(TASK DATA begins)

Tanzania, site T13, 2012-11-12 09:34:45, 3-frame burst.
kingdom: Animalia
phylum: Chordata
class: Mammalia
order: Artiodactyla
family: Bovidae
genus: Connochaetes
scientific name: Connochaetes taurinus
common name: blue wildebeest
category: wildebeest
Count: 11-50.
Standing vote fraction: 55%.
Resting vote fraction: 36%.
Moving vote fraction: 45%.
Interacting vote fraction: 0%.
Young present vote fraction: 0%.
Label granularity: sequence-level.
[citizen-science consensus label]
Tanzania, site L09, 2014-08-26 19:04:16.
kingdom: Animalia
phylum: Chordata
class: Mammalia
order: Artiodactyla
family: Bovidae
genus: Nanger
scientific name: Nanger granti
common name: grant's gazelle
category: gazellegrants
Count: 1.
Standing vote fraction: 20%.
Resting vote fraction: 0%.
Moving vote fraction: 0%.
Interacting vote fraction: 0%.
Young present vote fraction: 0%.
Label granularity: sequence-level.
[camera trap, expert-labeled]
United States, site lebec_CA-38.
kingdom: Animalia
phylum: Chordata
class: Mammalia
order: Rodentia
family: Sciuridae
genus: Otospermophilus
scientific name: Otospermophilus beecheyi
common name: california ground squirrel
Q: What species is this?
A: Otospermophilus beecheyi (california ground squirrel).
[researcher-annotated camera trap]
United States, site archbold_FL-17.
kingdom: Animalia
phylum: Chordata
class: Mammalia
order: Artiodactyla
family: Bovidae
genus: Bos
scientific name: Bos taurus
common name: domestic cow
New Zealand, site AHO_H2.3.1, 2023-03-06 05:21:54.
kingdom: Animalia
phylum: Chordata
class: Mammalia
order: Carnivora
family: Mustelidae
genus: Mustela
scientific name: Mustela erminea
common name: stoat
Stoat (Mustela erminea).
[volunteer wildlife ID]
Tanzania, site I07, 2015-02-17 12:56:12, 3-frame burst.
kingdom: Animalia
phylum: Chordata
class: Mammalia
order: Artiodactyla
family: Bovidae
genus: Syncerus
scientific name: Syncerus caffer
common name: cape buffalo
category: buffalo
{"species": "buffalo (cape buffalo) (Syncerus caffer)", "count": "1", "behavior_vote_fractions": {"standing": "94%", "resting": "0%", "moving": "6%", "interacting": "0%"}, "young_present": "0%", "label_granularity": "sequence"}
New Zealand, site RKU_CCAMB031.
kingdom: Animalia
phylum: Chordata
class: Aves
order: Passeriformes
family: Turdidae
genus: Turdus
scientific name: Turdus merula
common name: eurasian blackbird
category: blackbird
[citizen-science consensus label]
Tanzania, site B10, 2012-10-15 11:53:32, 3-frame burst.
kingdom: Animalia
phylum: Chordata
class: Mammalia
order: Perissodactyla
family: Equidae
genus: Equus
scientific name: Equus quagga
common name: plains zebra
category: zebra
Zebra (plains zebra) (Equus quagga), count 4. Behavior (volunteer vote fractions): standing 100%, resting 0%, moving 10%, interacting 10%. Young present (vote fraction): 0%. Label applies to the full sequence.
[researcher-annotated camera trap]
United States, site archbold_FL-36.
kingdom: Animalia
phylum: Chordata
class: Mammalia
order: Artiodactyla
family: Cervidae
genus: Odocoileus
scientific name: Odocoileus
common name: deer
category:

(TASK DATA ends)

▶ _ASSIGNMENT_: Proceeding from the line containing "Moving vote fraction: 45%." through the line containing "scientific name: Otospermophilus beecheyi", transcribe the lines above exactly, both end lines included.

▶ _SOLUTION TO THIS PROBLEM_:
Moving vote fraction: 45%.
Interacting vote fraction: 0%.
Young present vote fraction: 0%.
Label granularity: sequence-level.
[citizen-science consensus label]
Tanzania, site L09, 2014-08-26 19:04:16.
kingdom: Animalia
phylum: Chordata
class: Mammalia
order: Artiodactyla
family: Bovidae
genus: Nanger
scientific name: Nanger granti
common name: grant's gazelle
category: gazellegrants
Count: 1.
Standing vote fraction: 20%.
Resting vote fraction: 0%.
Moving vote fraction: 0%.
Interacting vote fraction: 0%.
Young present vote fraction: 0%.
Label granularity: sequence-level.
[camera trap, expert-labeled]
United States, site lebec_CA-38.
kingdom: Animalia
phylum: Chordata
class: Mammalia
order: Rodentia
family: Sciuridae
genus: Otospermophilus
scientific name: Otospermophilus beecheyi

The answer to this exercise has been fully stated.